**DATA SUPPLIED:**
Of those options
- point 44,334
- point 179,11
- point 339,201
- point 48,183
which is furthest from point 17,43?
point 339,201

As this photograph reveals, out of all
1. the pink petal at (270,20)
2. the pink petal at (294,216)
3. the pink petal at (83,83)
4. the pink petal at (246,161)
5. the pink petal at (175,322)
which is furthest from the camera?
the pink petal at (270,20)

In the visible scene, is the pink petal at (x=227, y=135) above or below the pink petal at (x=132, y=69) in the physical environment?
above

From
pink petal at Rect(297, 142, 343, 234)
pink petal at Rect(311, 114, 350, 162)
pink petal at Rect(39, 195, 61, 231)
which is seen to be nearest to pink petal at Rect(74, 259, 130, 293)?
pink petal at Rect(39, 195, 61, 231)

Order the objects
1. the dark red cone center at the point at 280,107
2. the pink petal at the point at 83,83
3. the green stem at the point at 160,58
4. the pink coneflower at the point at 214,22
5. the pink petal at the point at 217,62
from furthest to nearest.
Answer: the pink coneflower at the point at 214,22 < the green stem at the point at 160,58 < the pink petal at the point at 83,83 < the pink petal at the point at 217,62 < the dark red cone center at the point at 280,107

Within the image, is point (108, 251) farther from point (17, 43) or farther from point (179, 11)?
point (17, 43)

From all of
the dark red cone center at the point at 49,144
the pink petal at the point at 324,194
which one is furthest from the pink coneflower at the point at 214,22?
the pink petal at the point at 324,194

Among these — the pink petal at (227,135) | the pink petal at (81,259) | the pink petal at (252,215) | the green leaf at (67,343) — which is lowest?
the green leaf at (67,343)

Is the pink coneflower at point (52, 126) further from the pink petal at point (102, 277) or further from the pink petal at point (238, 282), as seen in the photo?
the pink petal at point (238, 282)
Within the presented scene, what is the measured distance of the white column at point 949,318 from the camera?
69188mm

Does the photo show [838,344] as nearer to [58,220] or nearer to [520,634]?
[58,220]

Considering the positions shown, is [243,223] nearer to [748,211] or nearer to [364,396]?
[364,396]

**TASK DESCRIPTION:** Output the items above as a JSON list of strings, with one string for each line and no entries for blank lines.

**EXERCISE ANSWER:**
[
  "Of those options",
  "- point 44,334",
  "- point 179,11",
  "- point 339,201",
  "- point 48,183",
  "which is furthest from point 17,43?",
  "point 339,201",
  "As this photograph reveals, out of all",
  "1. the pink petal at (270,20)",
  "2. the pink petal at (294,216)",
  "3. the pink petal at (83,83)",
  "4. the pink petal at (246,161)",
  "5. the pink petal at (175,322)",
  "which is furthest from the camera?",
  "the pink petal at (270,20)",
  "In the visible scene, is the pink petal at (x=227, y=135) above or below the pink petal at (x=132, y=69) in the physical environment?",
  "above",
  "From",
  "pink petal at Rect(297, 142, 343, 234)",
  "pink petal at Rect(311, 114, 350, 162)",
  "pink petal at Rect(39, 195, 61, 231)",
  "which is seen to be nearest to pink petal at Rect(74, 259, 130, 293)?",
  "pink petal at Rect(39, 195, 61, 231)",
  "Order the objects",
  "1. the dark red cone center at the point at 280,107",
  "2. the pink petal at the point at 83,83",
  "3. the green stem at the point at 160,58",
  "4. the pink coneflower at the point at 214,22",
  "5. the pink petal at the point at 217,62",
  "from furthest to nearest.",
  "Answer: the pink coneflower at the point at 214,22 < the green stem at the point at 160,58 < the pink petal at the point at 83,83 < the pink petal at the point at 217,62 < the dark red cone center at the point at 280,107",
  "Within the image, is point (108, 251) farther from point (17, 43) or farther from point (179, 11)?",
  "point (17, 43)",
  "From all of",
  "the dark red cone center at the point at 49,144",
  "the pink petal at the point at 324,194",
  "which one is furthest from the pink coneflower at the point at 214,22?",
  "the pink petal at the point at 324,194",
  "Among these — the pink petal at (227,135) | the pink petal at (81,259) | the pink petal at (252,215) | the green leaf at (67,343) — which is lowest?",
  "the green leaf at (67,343)",
  "Is the pink coneflower at point (52, 126) further from the pink petal at point (102, 277) or further from the pink petal at point (238, 282), as seen in the photo?",
  "the pink petal at point (238, 282)",
  "Within the presented scene, what is the measured distance of the white column at point 949,318 from the camera?",
  "69188mm",
  "Does the photo show [838,344] as nearer to [58,220] or nearer to [520,634]?",
  "[58,220]",
  "Considering the positions shown, is [243,223] nearer to [748,211] or nearer to [364,396]?",
  "[364,396]"
]